## SOURCE TEXT

☆ ☆ ☆

Building new dictionaries from the latest Wiktionary data

In this section, I'll describe how you can run the extraction process yourself rather than using the existing dictionary files.

WikiPronunciationDict is a Node.js package. Make sure you have a recent version of Node.js installed (I'm using version 15.7.0), then follow these steps:

  1. Clone the Git repository.
  2. From the wiki-pronunciation-dict directory, run npm install or -- if you're using Yarn -- yarn to install all library dependencies.
  3. Run npm run build or yarn build.

Running the build script will perform the following steps:

  1. For every supported edition of Wiktionary:
    1. The latest official dump file is downloaded to the /downloads directory. This step is skipped if the file already exists.
    2. The raw pronunciations are extracted from the dump file and saved in an edition-specific file in the /cache directory. This step is skipped if such a file already exists.
  2. Raw pronunciation information is collected from all editions and processed as described below.
  3. The dictionary files are re-created.
  4. HTML log files are created with information about any non-fatal issues that occurred during the build.
  5. This README file is updated with the latest figures.

The first run of the build script may take some time, depending on the speed of your internet connection and your computer. Due to the two-step caching in the /downloads and /cache directories, subsequent builds will run much faster.

☆ ☆ ☆

## STATED EXERCISE A
Turn the records from the line with "What amount of" through the end of the records, both included, into a Markdown table with the columns No. and Entry, numbering each row and leaving out blank lines.

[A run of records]
☆ ☆ ☆

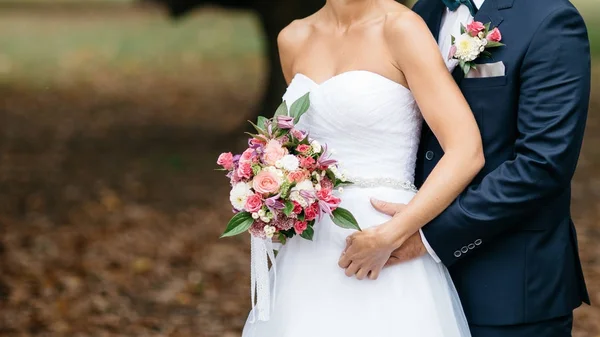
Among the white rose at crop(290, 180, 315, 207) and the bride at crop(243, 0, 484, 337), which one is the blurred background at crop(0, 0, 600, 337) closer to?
the bride at crop(243, 0, 484, 337)

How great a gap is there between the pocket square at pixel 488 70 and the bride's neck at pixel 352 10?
0.41 meters

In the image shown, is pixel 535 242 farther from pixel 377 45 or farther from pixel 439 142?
pixel 377 45

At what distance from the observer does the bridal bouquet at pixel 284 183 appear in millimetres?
2832

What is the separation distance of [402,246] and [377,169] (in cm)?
28

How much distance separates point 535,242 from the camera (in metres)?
2.98

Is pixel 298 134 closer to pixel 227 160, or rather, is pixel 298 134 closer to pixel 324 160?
pixel 324 160

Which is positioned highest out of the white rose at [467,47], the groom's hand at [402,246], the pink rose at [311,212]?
the white rose at [467,47]

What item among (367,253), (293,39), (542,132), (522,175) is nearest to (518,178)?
(522,175)

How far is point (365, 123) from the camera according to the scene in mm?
2992

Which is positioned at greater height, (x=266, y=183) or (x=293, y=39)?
(x=293, y=39)

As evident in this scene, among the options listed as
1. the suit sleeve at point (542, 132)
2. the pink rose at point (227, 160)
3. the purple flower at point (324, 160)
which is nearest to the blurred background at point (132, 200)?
the pink rose at point (227, 160)

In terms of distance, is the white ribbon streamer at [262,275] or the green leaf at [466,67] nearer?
the green leaf at [466,67]

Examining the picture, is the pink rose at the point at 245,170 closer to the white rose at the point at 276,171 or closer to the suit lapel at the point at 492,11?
the white rose at the point at 276,171

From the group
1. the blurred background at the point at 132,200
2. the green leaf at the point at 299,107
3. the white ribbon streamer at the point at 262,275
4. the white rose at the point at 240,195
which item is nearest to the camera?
the white rose at the point at 240,195
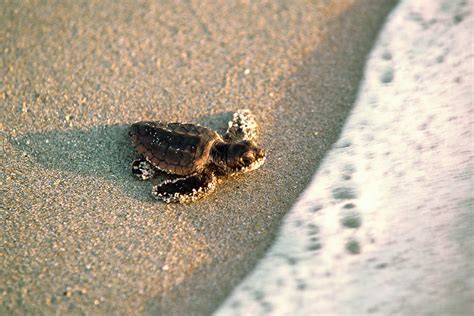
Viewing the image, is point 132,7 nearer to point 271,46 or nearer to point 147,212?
point 271,46

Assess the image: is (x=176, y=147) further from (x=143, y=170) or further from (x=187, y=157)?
(x=143, y=170)

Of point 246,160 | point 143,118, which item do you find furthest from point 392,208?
point 143,118

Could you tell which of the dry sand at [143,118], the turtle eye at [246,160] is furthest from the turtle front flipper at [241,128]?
the turtle eye at [246,160]

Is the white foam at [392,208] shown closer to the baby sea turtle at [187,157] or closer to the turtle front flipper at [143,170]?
the baby sea turtle at [187,157]

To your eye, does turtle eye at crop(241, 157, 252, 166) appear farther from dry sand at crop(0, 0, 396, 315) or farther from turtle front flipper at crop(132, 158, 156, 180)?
turtle front flipper at crop(132, 158, 156, 180)

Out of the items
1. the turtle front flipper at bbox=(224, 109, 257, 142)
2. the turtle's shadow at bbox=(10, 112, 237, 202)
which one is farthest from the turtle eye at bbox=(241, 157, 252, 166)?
the turtle's shadow at bbox=(10, 112, 237, 202)

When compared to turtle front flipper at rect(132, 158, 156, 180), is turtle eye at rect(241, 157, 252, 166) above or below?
above
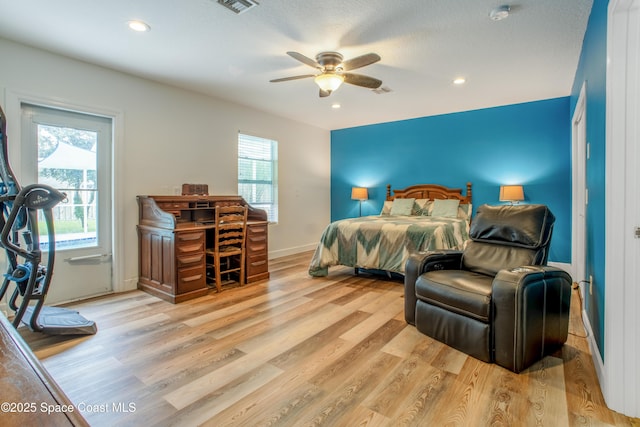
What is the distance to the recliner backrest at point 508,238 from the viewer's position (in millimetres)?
2523

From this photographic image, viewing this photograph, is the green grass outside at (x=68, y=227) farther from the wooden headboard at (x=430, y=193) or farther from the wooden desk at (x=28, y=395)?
the wooden headboard at (x=430, y=193)

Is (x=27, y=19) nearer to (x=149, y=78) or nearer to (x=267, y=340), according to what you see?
(x=149, y=78)

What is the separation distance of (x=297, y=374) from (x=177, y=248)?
2.04 metres

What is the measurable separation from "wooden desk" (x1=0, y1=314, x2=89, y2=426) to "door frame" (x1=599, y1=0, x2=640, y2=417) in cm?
223

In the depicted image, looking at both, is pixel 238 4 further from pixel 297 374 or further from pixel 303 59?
pixel 297 374

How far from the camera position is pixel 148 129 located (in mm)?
3996

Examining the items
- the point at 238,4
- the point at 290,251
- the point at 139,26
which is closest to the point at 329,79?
the point at 238,4

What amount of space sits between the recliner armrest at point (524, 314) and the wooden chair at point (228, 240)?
2821mm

☆ ☆ ☆

## STATED EXERCISE B
Shorten the paragraph of the dictionary-building instructions that starts "The first run of the build script" into one sentence, keeping its main facts.

## TASK OUTPUT A
| No. | Entry |
|---|---|
| 1 | What amount of space sits between the recliner armrest at point (524, 314) and the wooden chair at point (228, 240)? |
| 2 | 2821mm |

## TASK OUTPUT B
The first build can be slow, depending on your internet connection and computer, but later builds run much faster because of the two-step caching in the /downloads and /cache directories.